Powerful as a stallion fragile as a fawn.
by Devin Logan
_________________________
I was driving with my senses on high alert, for it had been twenty years since I’d been back to my hometown. That spot on the earth was for me memory central. The people, the places, the moments, were the primordial soup from which I emerged. It was the earthly womb that held and bore me.
Some memories are so pleasant that we visit them from time to time to taste again the sweetness of their moment. Others seem to come and go stopping in occasionally simply to remind us of who we were. And there are a few memories so painful that we do our merciful best to hide them from ourselves.
But memories have one thing in common, they are all uniquely our own. They are painted upon the fabric of our minds by the artist in us all. At times the realist controls the brush capturing the moments with almost photographic clarity. At other times, the impressionist interprets things filling the canvas with imagery and uncertainty. I was about to enter the gallery where the images of my early life hung.

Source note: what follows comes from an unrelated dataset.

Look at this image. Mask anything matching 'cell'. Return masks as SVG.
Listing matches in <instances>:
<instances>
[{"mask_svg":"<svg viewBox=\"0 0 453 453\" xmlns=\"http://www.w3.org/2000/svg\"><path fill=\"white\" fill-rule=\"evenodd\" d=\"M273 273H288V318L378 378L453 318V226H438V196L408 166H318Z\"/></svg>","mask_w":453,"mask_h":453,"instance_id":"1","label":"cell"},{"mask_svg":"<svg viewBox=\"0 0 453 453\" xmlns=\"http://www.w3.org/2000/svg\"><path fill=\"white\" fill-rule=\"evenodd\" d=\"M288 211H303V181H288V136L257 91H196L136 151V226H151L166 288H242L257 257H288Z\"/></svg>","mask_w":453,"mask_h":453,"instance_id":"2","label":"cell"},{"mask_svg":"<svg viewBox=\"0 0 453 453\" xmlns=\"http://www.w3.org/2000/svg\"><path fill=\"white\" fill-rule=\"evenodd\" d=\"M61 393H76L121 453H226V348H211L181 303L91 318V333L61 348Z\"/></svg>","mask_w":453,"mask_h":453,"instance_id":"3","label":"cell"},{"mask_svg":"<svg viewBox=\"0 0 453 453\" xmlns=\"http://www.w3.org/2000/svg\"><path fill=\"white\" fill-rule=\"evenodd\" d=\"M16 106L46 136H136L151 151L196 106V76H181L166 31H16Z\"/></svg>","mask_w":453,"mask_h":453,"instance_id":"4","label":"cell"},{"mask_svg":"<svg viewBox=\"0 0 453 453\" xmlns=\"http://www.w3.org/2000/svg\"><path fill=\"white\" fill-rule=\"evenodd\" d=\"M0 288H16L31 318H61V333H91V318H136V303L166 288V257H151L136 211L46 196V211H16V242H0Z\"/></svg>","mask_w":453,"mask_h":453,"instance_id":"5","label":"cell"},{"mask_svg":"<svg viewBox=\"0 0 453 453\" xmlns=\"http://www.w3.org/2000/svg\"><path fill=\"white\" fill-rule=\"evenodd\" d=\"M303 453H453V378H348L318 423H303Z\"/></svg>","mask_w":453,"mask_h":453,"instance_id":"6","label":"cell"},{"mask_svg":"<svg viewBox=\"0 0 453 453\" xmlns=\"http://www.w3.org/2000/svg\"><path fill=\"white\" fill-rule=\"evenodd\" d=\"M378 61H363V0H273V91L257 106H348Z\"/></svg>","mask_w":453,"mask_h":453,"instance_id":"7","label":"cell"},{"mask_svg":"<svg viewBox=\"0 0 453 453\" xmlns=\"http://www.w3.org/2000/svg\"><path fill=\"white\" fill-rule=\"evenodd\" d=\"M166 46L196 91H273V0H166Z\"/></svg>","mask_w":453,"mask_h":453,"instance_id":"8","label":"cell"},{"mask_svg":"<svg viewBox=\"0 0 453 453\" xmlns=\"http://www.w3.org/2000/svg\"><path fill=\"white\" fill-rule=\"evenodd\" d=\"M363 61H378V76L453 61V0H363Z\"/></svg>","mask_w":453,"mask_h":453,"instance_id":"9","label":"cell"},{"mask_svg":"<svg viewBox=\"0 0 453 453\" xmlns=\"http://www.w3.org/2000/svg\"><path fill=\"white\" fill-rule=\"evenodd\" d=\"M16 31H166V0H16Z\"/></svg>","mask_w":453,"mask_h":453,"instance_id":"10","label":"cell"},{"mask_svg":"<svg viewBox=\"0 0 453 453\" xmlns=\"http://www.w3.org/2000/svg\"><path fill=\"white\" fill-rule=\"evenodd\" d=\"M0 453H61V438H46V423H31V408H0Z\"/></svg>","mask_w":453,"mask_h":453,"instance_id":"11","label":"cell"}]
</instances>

It wasn't long before the familiar skyline greeted me like an old friend. A few miles later images of the past began to flash before me. In my mind's eye, I saw faces I hadn't seen in years. Every turn conjured moments of exchanges with friends and family all arriving in a flood of varied emotion.
As I drew closer to the place of my birth, passing by the homes of childhood friends, the scenes became more vivid as if transforming from black and white to color. The spots I once frequented had me standing in them dressed as I would have been. Familiar voices of children and adults laughing and crying filled the air. Flowing from my memory were the sounds of secrets whispered between friends, my dog barking, and the creek-side frogs singing like unrehearsed children.
I was embraced by the past as it all came rushing toward me with open arms. As if I had slipped partially through a black hole, I was in two worlds, then and now. Suddenly, from behind me the honk of a horn brought me back. How long, I wondered, had I been at that stop sign? I rounded the corner and pulled onto the grass at the house that used to be my home.
Sitting there I wondered, what would I discover on this retro journey? I was fully aware that lurking behind the joyful introduction to a time already lived, might lay hidden hurting parts of me. Am I the foolhardy archaeologist digging up things for digging's sake? Are some things best left buried? Is my innocent curiosity, my nosing around in settled affairs going to up end my life or give it a sense of meaning and closure?
Suddenly, a pall came over me as I recalled why I was in Jacksonville at all. I hadn't come here to be a tomb raider, I thought, I came because St. Luke’s Hospital is here.
The door was instantly slammed on the portal to my past as I was thrust heartlessly into the present. Tomorrow, I will be face to face with the cold unfiltered truth of the here and now.